Ligand-receptor (L-R) pair: A pair of molecules — one secreted or membrane-bound on a sender cell, one on a receiver cell — that mediate intercellular signaling. L-R databases (CellChatDB, CellPhoneDB) catalogue known pairs.

MERFISH: Multiplexed Error-Robust Fluorescence In Situ Hybridization — imaging-based spatial transcriptomics technology that measures hundreds of RNA species at subcellular resolution.

Niche (spatial): The local microenvironment around a cell. Computationally, defined differently by different methods: cell-type composition, expression average, covariance structure, active signaling, or learned representation. See What Is a Niche?.

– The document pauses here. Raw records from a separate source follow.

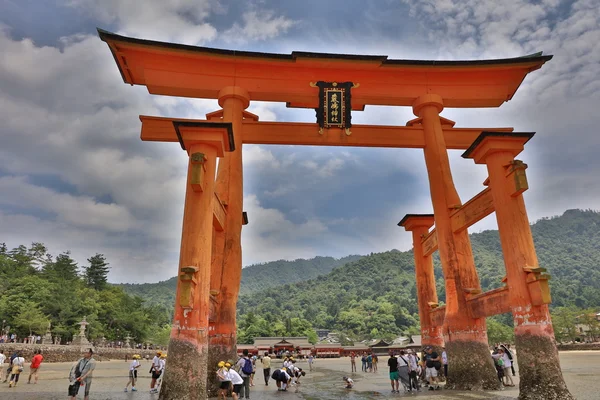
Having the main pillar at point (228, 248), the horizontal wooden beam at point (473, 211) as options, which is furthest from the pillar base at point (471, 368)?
the main pillar at point (228, 248)

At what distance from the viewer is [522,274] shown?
33.9ft

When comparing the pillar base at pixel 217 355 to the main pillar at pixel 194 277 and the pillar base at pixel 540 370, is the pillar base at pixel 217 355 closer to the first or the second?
the main pillar at pixel 194 277

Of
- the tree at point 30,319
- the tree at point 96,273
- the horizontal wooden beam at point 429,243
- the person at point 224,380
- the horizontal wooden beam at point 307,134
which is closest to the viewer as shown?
the person at point 224,380

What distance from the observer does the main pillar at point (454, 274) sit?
464 inches

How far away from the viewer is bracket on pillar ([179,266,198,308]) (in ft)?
30.0

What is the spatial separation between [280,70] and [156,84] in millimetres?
4564

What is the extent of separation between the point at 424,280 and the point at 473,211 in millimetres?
5267

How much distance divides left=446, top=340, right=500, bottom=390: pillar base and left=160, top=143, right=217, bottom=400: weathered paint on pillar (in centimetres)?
740

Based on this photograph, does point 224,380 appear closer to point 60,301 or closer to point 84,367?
point 84,367

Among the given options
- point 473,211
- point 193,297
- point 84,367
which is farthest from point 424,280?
point 84,367

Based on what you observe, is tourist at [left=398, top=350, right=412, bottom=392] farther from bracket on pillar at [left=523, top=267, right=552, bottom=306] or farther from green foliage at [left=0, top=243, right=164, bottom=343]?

NMI (Normalized Mutual Information): Metric measuring agreement between clusterings, normalized to [0, 1]. Often used alongside ARI in benchmarks.

Optimal transport (OT): Mathematical framework for finding the most efficient way to transform one distribution into another. Used by COMMOT for modeling spatial cell-cell communication.

Perturb-seq: Technology combining CRISPR perturbation with single-cell RNA sequencing. Spatial variants (Perturb-FISH) add spatial readout.

seqFISH: Sequential fluorescence in situ hybridization — imaging-based spatial transcriptomics with subcellular resolution.

Spatial autocorrelation: The tendency for nearby locations to have similar values. Moran's I is the standard statistic; positive values indicate clustering, negative values indicate dispersion.

Spatial transcriptomics: Technologies that measure gene expression with spatial resolution in tissue. Two main families: sequencing-based (Visium, Slide-seq) and imaging-based (MERFISH, seqFISH, CODEX).

TME (Tumor Microenvironment): The complex ecosystem surrounding tumor cells, including immune cells, fibroblasts, vasculature, and extracellular matrix. A major focus of niche analysis in cancer research.

VAE (Variational Autoencoder): Generative model that learns a probabilistic latent representation. Used by ENVI, scVI, SIMVI for spatial and single-cell modeling.

Visium: 10x Genomics spatial transcriptomics platform that captures whole transcriptome at ~55 um spot resolution. Each spot contains multiple cells.